Читаем Пестель полностью

В принципе, в 1826 году у Пестеля появилась хорошая возможность свести наконец счеты с Киселевым. Но сделать это — значило поставить под удар Юшневского и всех, кто имел отношение к непосредственной подготовке южного восстания. И Пестель, идя вразрез со множеством «антикиселевских» показаний, убеждал следователей, что начальник штаба ничего о заговоре не знал, а военное восстание на юге должно было начаться с его ареста — и предположение это «всегда входило яко подробность в общее начертание революции». И ни словом не обмолвился ни о собственных дружеских и служебных контактах с Киселевым, ни о знакомстве начальника штаба с «Русской Правдой».

13 января Пестелю предъявили очередное показание «одного из членов» общества — Аркадия Майбороды. Майборода, на основании слов самого Пестеля, утверждал, что к обществу принадлежит сын генерал-кригс-комиссара Василия Путяты Николай. Ответ на этот вопрос мог навести следствие на финансовые связи председателя Директории.

Пестель, не зная, чье показание ему цитировали и какими сведениями о Путяте-младшем следствие располагает, отвечал осторожно: «О принятии в Петербурге в общество молодого Путяты, находившегося, если я не ошибаюсь, адъютантом при генерал-адъютанте Закревском, слышал я от одного из членов, прибывших из Петербурга, но сие приобретение столь мне казалось маловажным, что я на оное весьма мало обратил внимание; и потому в точности никак определить не могу, кто мне о том сказывал».

Однако если о двусмысленной позиции Киселева или о членстве в тайном обществе Николая Путяты знал не только Пестель, и эти сведения всплыли на следствии, то о тех людях, с которыми бьы связан только он один, следствие так ничего и не узнало. Его отношения с корпусным генералом Рудзевичем, дивизионным генералом Сибирским, бригадным генералом Кладищевым, генерал-кригс-комиссаром Путятой-старшим и многими другими должностными лицами остались для петербургского следствия тайной.

◆ **ЗАДАНИЕ**
Измените в тексте о Пестеле фрагмент, который начинается словами «Однако если о» и заканчивается словами «петербургского следствия тайной.»: замените в нем «петербургского» на «столичного» и приведите этот фрагмент целиком.

◆ **ЗАПИСИ**
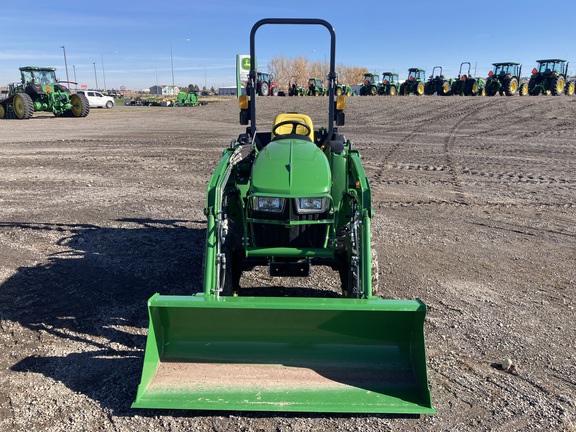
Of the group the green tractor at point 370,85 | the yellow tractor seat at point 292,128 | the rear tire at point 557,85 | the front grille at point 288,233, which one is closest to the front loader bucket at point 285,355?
the front grille at point 288,233

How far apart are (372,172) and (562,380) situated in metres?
7.56

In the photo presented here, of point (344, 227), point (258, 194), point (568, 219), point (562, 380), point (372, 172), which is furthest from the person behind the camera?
point (372, 172)

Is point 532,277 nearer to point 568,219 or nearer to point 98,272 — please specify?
point 568,219

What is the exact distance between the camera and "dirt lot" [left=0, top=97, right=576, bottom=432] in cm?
288

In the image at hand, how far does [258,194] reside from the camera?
367cm

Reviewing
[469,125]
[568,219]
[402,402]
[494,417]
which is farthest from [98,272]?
[469,125]

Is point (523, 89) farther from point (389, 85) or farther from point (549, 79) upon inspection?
point (389, 85)

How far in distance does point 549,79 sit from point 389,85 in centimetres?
1084

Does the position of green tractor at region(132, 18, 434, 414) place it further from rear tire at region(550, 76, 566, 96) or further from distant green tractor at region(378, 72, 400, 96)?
distant green tractor at region(378, 72, 400, 96)

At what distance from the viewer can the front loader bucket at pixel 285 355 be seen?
9.08ft

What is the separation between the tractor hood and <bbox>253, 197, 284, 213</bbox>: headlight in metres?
0.05

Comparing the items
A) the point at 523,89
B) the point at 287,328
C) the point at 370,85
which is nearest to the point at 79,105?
the point at 370,85

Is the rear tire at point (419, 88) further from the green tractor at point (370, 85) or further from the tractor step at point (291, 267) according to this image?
the tractor step at point (291, 267)

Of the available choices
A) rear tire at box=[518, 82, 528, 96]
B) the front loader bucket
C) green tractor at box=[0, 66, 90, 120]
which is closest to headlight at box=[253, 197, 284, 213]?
the front loader bucket
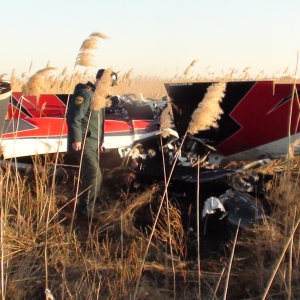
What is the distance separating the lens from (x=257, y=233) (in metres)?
3.58

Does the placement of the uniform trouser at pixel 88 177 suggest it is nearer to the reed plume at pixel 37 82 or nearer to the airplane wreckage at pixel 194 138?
the airplane wreckage at pixel 194 138

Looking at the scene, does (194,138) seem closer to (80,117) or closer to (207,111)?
(80,117)

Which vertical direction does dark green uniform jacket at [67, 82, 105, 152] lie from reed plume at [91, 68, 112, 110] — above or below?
below

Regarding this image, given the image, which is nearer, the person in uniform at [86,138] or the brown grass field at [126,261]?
the brown grass field at [126,261]

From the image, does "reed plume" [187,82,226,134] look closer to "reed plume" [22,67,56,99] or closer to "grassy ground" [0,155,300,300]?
"grassy ground" [0,155,300,300]

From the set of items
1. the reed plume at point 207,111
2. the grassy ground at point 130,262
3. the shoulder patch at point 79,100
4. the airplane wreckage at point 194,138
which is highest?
the reed plume at point 207,111

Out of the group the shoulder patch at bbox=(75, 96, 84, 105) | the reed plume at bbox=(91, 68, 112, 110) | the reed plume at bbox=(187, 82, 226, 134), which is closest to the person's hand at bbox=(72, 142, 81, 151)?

◆ **РЕШЕНИЕ**
Однако если о двусмысленной позиции Киселева или о членстве в тайном обществе Николая Путяты знал не только Пестель, и эти сведения всплыли на следствии, то о тех людях, с которыми бьы связан только он один, следствие так ничего и не узнало. Его отношения с корпусным генералом Рудзевичем, дивизионным генералом Сибирским, бригадным генералом Кладищевым, генерал-кригс-комиссаром Путятой-старшим и многими другими должностными лицами остались для столичного следствия тайной.